=== PASSAGE PROVIDED ===
=== Begin Enclosure ===

This is one reason why I don't really feel that shallow for liking attractive women. Being attractive, for most, requires hard work, sacrifice, discipline, and commitment. I value and appreciate such attributes and I think it's OK to say that yes, yes I do appreciate the amount of time you've dedicated to living a healthy life, etc.


----------



## bsd3355 (Nov 30, 2005)

^I agree to a point. You can control a large portion of your physical appearance, but not everything, like facial structures, etc.

I think if people take care of themselves, eat decently, have good hygiene, dress decently, etc., they increase their physical appeal by lots. Most people won't do that though, but it's their life so they can do w/e they want, but don't ***** when you're fat as hell and then complain about it but not do anything about it. I realize it's hard to lose weight for some but of course you can do it. There is no willpower with some people. They'd rather blame the people for being too picky rather than trying to improve their appearance themselves.

But also don't get the impression that everyone is the same either and that they all find the same things attractive. I do think a healthy looking person is overall more attractive to most people though, yes.


----------



## T-Bone (Oct 1, 2010)

Jason 1 said:


> I rarely see a healthy, hygienic, etc. lady that is ugly. Of course, there are some exceptions... but their are exception to ever statement. There are very few absolutes in life.
> 
> This next part is not direct at you; instead, it's just some general thoughts that have been floating though my mind that I felt compelled to write down.
> 
> ...


Like the poster above me said, you can't control your face if it's ugly, unless you feel the need to please others so much that you alter it through surgery. Maybe it isn't the case for you, but i think most people notice someone attractive (or ugly) face first, and the other things you mention are bonuses.


----------



## Jason 1 (Jul 26, 2012)

SomebodyWakeME said:


> Like the poster above me said, you can't control your face if it's ugly, unless you feel the need to please others so much that you alter it through surgery. Maybe it isn't the case for you, but i think most people notice someone attractive (or ugly) face first, and the other things you mention are bonuses.


Hmm... I still somewhat disagree. I think A LOT of facial beauty is controllable as well. Clear skin, for example, can be achieve with the right combination of hygiene products. A lack of wrinkles is often a result of good diet and proper UV protection. Nice teeth are obtained by dilligent dental care and an avoidance (or reduction) of staining substances like coffee, sweets, tobacco, and alcohol.

=== End Enclosure ===

=== DATA TO EXAMINE ===
=== Begin Enclosure ===

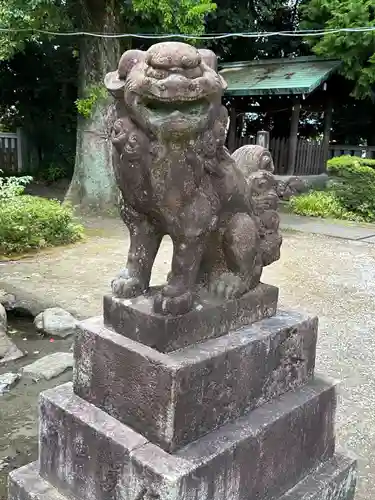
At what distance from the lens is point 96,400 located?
1.91 metres

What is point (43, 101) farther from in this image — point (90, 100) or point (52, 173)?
point (90, 100)

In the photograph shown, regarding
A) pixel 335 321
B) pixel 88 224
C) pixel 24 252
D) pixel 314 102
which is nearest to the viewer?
pixel 335 321

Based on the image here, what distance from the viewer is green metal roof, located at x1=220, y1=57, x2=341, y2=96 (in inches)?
454

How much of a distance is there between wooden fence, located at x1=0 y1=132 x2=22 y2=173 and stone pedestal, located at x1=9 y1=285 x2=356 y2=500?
13.7 m

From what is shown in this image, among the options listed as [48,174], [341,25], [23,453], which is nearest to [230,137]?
[341,25]

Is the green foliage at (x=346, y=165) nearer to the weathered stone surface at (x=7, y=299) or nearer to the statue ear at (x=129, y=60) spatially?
the weathered stone surface at (x=7, y=299)

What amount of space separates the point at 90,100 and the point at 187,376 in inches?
321

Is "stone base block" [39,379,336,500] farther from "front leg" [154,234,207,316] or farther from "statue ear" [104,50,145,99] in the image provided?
"statue ear" [104,50,145,99]

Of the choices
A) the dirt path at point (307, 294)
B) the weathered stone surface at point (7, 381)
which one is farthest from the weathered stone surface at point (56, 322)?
the weathered stone surface at point (7, 381)

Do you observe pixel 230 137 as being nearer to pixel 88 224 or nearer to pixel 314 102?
pixel 314 102

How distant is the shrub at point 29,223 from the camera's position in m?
6.64

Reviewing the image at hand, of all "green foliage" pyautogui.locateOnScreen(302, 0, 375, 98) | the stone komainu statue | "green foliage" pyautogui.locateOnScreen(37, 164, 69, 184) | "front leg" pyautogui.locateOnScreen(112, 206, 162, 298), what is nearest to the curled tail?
the stone komainu statue

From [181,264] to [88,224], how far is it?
7.17 metres

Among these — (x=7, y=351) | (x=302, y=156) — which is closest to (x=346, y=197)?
(x=302, y=156)
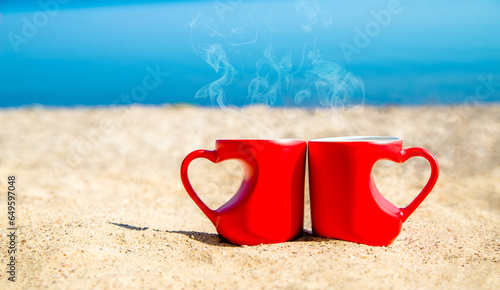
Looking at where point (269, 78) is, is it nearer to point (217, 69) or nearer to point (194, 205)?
point (217, 69)

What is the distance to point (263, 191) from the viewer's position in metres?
2.05

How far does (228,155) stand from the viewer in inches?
81.0

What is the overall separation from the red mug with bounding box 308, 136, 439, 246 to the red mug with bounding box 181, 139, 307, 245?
15 cm

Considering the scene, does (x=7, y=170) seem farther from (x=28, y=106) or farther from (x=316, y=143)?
(x=28, y=106)

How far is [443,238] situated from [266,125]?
348cm

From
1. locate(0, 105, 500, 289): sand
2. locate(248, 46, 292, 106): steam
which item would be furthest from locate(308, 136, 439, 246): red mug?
locate(248, 46, 292, 106): steam

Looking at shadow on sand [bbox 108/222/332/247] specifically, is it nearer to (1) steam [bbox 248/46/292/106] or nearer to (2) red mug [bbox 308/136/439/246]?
(2) red mug [bbox 308/136/439/246]

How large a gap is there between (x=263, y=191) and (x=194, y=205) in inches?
51.4

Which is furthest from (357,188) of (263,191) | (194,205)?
(194,205)

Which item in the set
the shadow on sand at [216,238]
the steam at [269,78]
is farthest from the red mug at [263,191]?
the steam at [269,78]

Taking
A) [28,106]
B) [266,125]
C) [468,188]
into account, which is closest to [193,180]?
[266,125]

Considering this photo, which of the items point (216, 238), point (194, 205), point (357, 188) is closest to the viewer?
point (357, 188)

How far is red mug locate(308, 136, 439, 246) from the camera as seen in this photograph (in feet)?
6.58

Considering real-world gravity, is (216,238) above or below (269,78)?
below
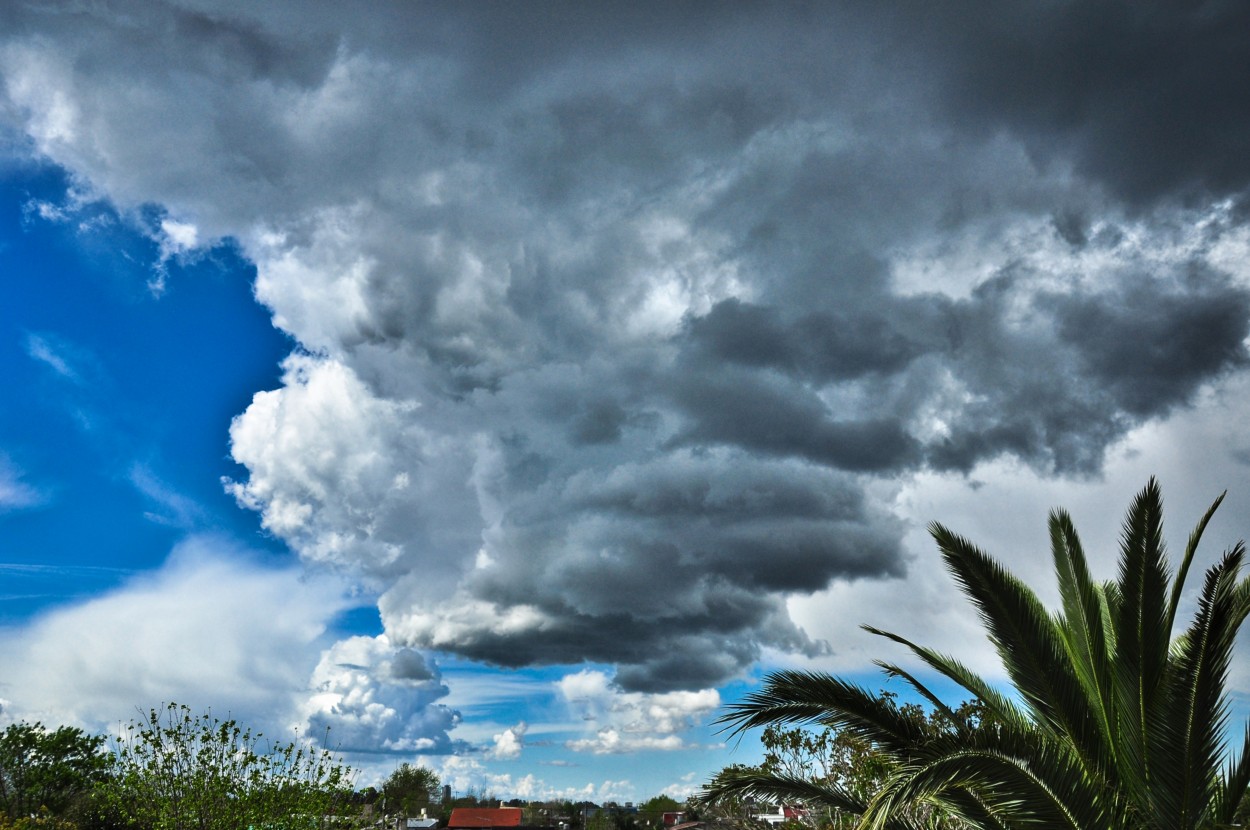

=== End Enclosure ===

=== WHAT TO WORK ON ===
(a) Which substances does the forum thread on physical attractiveness name as ones that stain teeth?
(b) Can you extend the forum thread on physical attractiveness, picking up right after its last sentence?

=== RESULTS ===
(a) coffee, sweets, tobacco, and alcohol

(b)
You are right, though. Some things are unchangable. Nonetheless, I think most of us have the potential to be attractive. Not all of us have the potential to be _extremely attractive_, but I do think most have the potential to be _attractive. _


----------



## SoWrongItsRight (May 9, 2012)

I don't believe anyone that says they don't care about looks


----------



## Farideh (Nov 13, 2011)

I think people who say they don't care about looks aren't really so sure. I said to myself one time that I don't care about looks. That it's the personality that counts. I am a total liar. Although, I have met a few unattractive men with attractive personalities which made me sexually attracted to them. For me, a personality makes someone attractive or ugly, but if a guy is not attractive plus he has a bad personality, that's just a no.


----------



## Ricebunnyx3 (Sep 1, 2010)

Maybe they mean that the personality makes or breaks the relationship potential. Of course people are going to be attracted to who they find attractive and that is what attracts them. But what makes them want to or not want to be in a relationship is primarily the personality and employment status.

OR 

they could possibly be saying that because they've dated people who other people don't usually find attractive, but they find them attractive, which would mean they still care about looks, they're just not as picky as most.


----------



## bsd3355 (Nov 30, 2005)

I've noticed the "hotter" someone is the less likely they are to settle.


----------



## T-Bone (Oct 1, 2010)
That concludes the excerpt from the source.